Selama empat hari, Yohana, adik saya, dan saya berkunjung ke rumah mama kami, Metri W. Harsono, di Jember. Tujuannya, menengok mama yang terkena dementia, tulang belakang retak, serta stroke --stroke kedua pada Januari 2024.
Mulanya, keluarga menaruh mama di sebuah panti lansia di Jember, sesudah keluar dari rumah sakit. Keadaan menyenangkan. Ia dikelola suster-suster Katolik. Mama makan teratur, kamar pribadi, bisa tersenyum bahkan bicara satu atau dua kata.
Namun pada akhir Maret 2024, adik saya yang punya gangguan jiwa, Rebeka, dan kembarannya Susanna, mengeluarkan mama dari panti lansia. Rebeka menuduh pelayanan di sana buruk, makanan banyak MSG, dia dilarang bezoek dst.
Pihak panti kewalahan. Mereka menelepon saya dan akhirnya mengizinkan mama dikeluarkan. Panti menawarkan ambulans. Namun Rebeka, yang ditemani kawan lelakinya, menolak.
Ternyata mereka membawa mama ke Bank Mandiri agar tabungannya bisa ditransfer kepada rekening Rebeka. Alasan Rebeka, biaya tersebut diperlukan buat perawatan, termasuk beli ranjang khusus Rp 5 juta.
Sesudah membawa mama ke cabang bank, pihak Bank Mandiri menolak sesudah melihat mama yang tak bisa komunikasi. Bank Mandiri minta penetapan pengadilan. Ini proses yang birokratis dan makan waktu.
Rebeka berkali-kali minta saya mengurus berbagai syarat "pengampuan" rekening bank mama agar bisa dapat surat penetapan dari pengadilan negeri Jember. Rebeka sendiri tak bisa mengurus kepada lima saudara lainnya, termasuk saya, berhubung ketrampilan komunikasinya rusak. Rebeka punya gangguan jiwa.
Jadinya, Rebeka dan Susanna "merawat" mama di rumah. Dia minta tambahan uang kepada kami. Keadaan mama memburuk lagi. Kami dapat laporan dari para tetangga soal Rebeka sering bertengkar dengan Susanna. Beberapa kali Susanna lari dari rumah, menurut seorang tetangga dan ketua rukun tetangga.

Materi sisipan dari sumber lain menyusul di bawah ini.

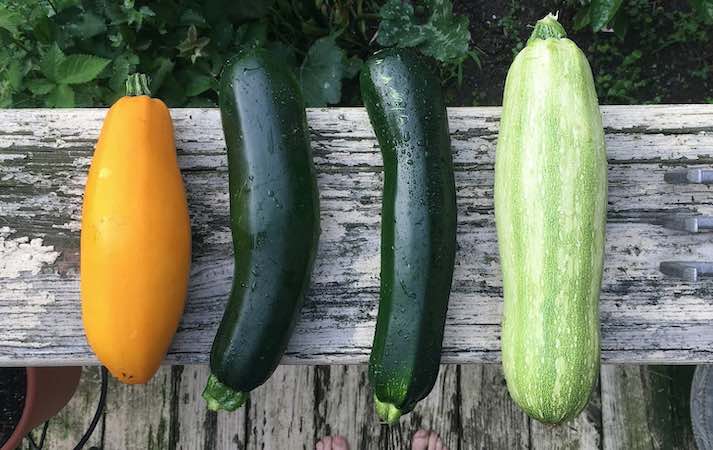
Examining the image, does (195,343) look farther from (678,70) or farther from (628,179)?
(678,70)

Di Jember, kami mendatangi panti lansia. Mereka dengan sopan menolak. Mereka lelah menghadapi Rebeka dengan berbagai ucapan dan pesan Whatsapp dia. Suster bilang Rebeka mengancam laporkan panti ke polisi karena melarang dia bezoek. Mereka menyesal punya hubungan dengan Rebeka.

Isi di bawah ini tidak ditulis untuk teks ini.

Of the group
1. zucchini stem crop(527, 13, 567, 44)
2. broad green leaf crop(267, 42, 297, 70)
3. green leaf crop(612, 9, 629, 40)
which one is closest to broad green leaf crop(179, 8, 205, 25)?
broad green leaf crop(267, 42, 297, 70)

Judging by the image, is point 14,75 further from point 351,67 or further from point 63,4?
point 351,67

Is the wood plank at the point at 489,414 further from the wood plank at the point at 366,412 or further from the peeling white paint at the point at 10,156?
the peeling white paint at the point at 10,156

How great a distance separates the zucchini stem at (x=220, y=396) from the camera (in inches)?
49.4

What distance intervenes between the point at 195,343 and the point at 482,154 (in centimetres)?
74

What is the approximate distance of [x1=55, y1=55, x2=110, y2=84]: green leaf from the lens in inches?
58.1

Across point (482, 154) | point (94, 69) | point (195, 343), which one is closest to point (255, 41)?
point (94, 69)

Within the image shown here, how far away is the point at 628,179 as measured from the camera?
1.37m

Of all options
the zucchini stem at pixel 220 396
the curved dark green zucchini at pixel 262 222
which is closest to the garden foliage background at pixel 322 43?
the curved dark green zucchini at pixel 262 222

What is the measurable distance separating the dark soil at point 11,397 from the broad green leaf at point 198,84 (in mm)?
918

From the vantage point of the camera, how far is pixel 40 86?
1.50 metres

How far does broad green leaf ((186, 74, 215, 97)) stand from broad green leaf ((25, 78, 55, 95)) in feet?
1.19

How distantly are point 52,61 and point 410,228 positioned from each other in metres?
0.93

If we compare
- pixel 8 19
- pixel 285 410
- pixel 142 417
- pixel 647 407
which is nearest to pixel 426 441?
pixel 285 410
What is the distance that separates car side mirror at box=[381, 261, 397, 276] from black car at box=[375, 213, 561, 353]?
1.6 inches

"Sangat violent," kata seorang perawat.
Dokternya mengirim pesan, "Rebeka sudah buat saya berjanji, dan dalam Kristen janji itu tinggi. Saya tidak ingkar janji saya untuk tidak kontak apapun ke Oma Metri. Saya sangat menyesal telah ikut ambil dalam membantu Oma Metri."
Kami bisa menerima argumentasi dari suster kepala maupun dua dokter. Rebeka memang sering mengganggu orang dalam dua dekade terakhir. Dia punya bipolar hypermaniac. Keadaannya naik turun, namun makin pemarah seiring keengganan minum obat dari rumah sakit jiwa. Dia campur aduk antara harapan dan fakta. Omongannya dibolak-balik. Gayanya adalah mengutip orang lain guna membenarkan posisi dia. Ini bisa bikin orang beban pikiran bila bicara dengan dia.

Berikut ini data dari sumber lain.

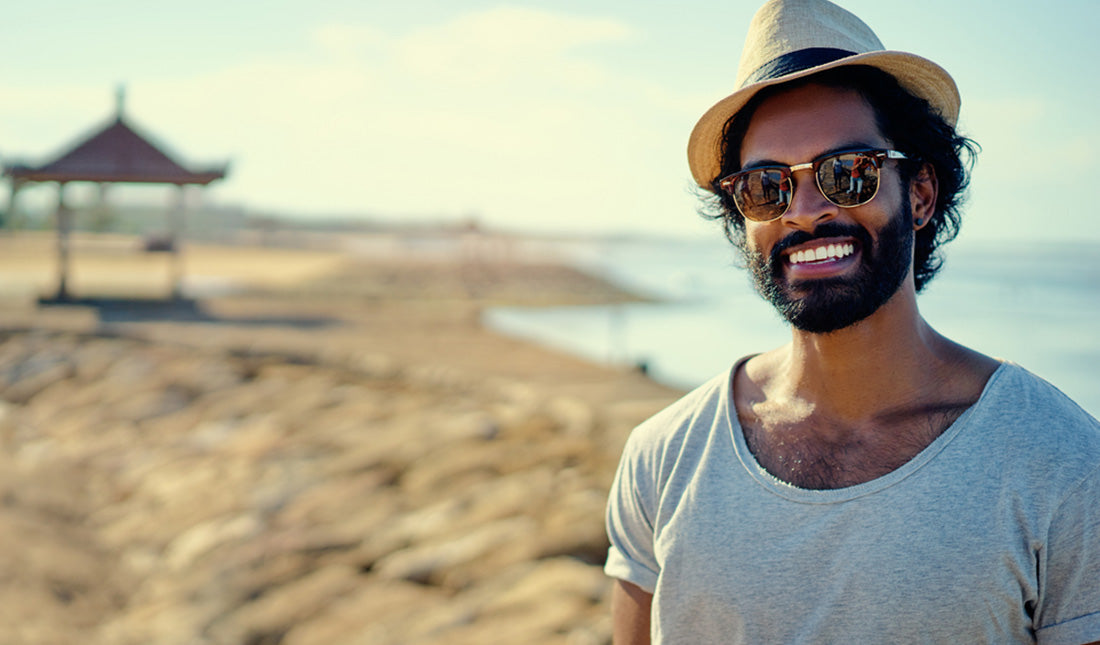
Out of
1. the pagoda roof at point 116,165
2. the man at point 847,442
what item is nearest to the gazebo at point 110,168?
the pagoda roof at point 116,165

Hari ketiga, kami mencari bantuan dari
Homecare Jember Raya. Mereka menyediakan
perawatan paliatif di rumah. Mereka mengirim dua perawat ke rumah, siang dan malam, bergantian masing-masing tujuh jam. Tujuh hari seminggu.
Makanan disiapkan ahli gizi. Kebersihan diperbaiki. Berbagai tes juga dilakukan. Laporan dibuat setiap hari, dari makanan sampai kebersihan. Kami berharap mama merasa nyaman.
Tantangan kami adalah bagaimana membuat Rebeka tidak bikin nervous perawat. Malam pertama, seorang perawat menelepon Yohana, "deg-deg-an" hadapi Rebeka yang memaksa agar masakan dia, bukan catering dari rumah sakit, disuapkan ke mama. Perawat terpaksa lakukan karena nervous.
Ini sebuah perjalanan yang membuat kami berpikir soal proses menjadi tua, sakit-sakitan dan menjemput kematian, sekaligus kembali pada tantangan keluarga kami dengan dua saudara punya gangguan jiwa.